**What you have to do**
Return every item below word for word, with no changes.
** Start **
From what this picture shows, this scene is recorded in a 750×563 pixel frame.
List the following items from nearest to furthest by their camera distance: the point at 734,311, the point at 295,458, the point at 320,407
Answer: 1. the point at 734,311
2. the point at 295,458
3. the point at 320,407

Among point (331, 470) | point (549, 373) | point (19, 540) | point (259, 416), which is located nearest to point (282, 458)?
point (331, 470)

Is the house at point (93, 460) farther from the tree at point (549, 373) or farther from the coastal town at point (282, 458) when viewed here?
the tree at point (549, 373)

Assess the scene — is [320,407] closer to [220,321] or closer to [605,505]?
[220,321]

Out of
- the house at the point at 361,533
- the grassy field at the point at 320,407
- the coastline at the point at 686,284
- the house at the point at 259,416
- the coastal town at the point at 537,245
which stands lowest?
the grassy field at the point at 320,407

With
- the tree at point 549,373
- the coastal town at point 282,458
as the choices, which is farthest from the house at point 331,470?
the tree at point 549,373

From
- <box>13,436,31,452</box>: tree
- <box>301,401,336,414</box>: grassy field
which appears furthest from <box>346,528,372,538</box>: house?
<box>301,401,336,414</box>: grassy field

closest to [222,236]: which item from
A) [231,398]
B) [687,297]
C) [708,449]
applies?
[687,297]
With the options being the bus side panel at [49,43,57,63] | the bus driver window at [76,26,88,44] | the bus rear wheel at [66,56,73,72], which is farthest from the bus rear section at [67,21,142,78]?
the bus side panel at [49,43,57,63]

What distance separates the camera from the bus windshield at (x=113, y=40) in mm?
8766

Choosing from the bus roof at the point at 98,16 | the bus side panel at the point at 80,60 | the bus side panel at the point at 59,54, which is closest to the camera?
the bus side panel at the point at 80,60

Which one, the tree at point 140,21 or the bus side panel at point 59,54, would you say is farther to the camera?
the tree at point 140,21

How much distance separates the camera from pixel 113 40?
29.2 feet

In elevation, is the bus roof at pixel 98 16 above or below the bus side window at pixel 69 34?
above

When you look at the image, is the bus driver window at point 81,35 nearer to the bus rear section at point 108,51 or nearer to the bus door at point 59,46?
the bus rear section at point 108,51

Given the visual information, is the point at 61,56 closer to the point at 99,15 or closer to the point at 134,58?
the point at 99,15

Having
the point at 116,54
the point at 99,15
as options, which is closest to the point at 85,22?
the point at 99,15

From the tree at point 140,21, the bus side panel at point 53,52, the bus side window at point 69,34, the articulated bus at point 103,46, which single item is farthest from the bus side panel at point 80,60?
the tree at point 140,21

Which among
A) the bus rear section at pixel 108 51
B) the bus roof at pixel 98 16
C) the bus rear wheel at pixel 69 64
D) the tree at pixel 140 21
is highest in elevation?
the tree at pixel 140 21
** End **
**The completed task**
From what this picture shows, this scene is recorded in a 750×563 pixel frame.
List the following items from nearest to furthest by their camera distance: the point at 734,311, the point at 295,458, the point at 320,407
Answer: 1. the point at 734,311
2. the point at 295,458
3. the point at 320,407

Among point (331, 470) | point (549, 373) | point (19, 540) | point (259, 416), which is located nearest to point (282, 458)?
point (331, 470)

Is the house at point (93, 460) farther from the tree at point (549, 373) or farther from the coastal town at point (282, 458) when viewed here?
the tree at point (549, 373)

Assess the scene — is [320,407] closer to [220,321] or closer to [605,505]?
[220,321]

Out of
- the house at the point at 361,533
- the grassy field at the point at 320,407
- the coastline at the point at 686,284
- the house at the point at 259,416
- the coastal town at the point at 537,245
which stands lowest?
the grassy field at the point at 320,407

With
- the tree at point 549,373
- the coastal town at point 282,458
as the choices, which is farthest from the house at point 331,470?
the tree at point 549,373

From
- <box>13,436,31,452</box>: tree
- <box>301,401,336,414</box>: grassy field
which appears furthest from <box>346,528,372,538</box>: house?
<box>301,401,336,414</box>: grassy field

closest to [222,236]: which item from
A) [231,398]
B) [687,297]
C) [708,449]
applies?
[687,297]
With the options being the bus side panel at [49,43,57,63] | the bus driver window at [76,26,88,44] | the bus rear wheel at [66,56,73,72], which is farthest from the bus rear section at [67,21,142,78]?
the bus side panel at [49,43,57,63]

What distance separates the camera from the bus windshield at (x=113, y=40) in mm?
8766

Choosing from the bus roof at the point at 98,16 | the bus side panel at the point at 80,60 | the bus side panel at the point at 59,54, which is closest to the camera?
the bus side panel at the point at 80,60

Which one, the tree at point 140,21 or the bus side panel at point 59,54, would you say is farther to the camera?
the tree at point 140,21

How much distance separates the camera from pixel 113 40?
29.2 feet

In elevation, is the bus roof at pixel 98 16 above or below the bus side window at pixel 69 34?
above

When you look at the image, is the bus driver window at point 81,35 nearer to the bus rear section at point 108,51 or nearer to the bus door at point 59,46?
the bus rear section at point 108,51

Given the visual information, is the point at 61,56 closer to the point at 99,15 or closer to the point at 134,58?
the point at 99,15

Having
the point at 116,54
the point at 99,15
as options, which is closest to the point at 85,22?
the point at 99,15

From the tree at point 140,21, the bus side panel at point 53,52, the bus side window at point 69,34, the articulated bus at point 103,46, which single item is farthest from the bus side panel at point 80,60?
the tree at point 140,21

Which among
A) the bus rear section at pixel 108 51
B) the bus roof at pixel 98 16
C) the bus rear wheel at pixel 69 64
D) the tree at pixel 140 21
is highest in elevation?
the tree at pixel 140 21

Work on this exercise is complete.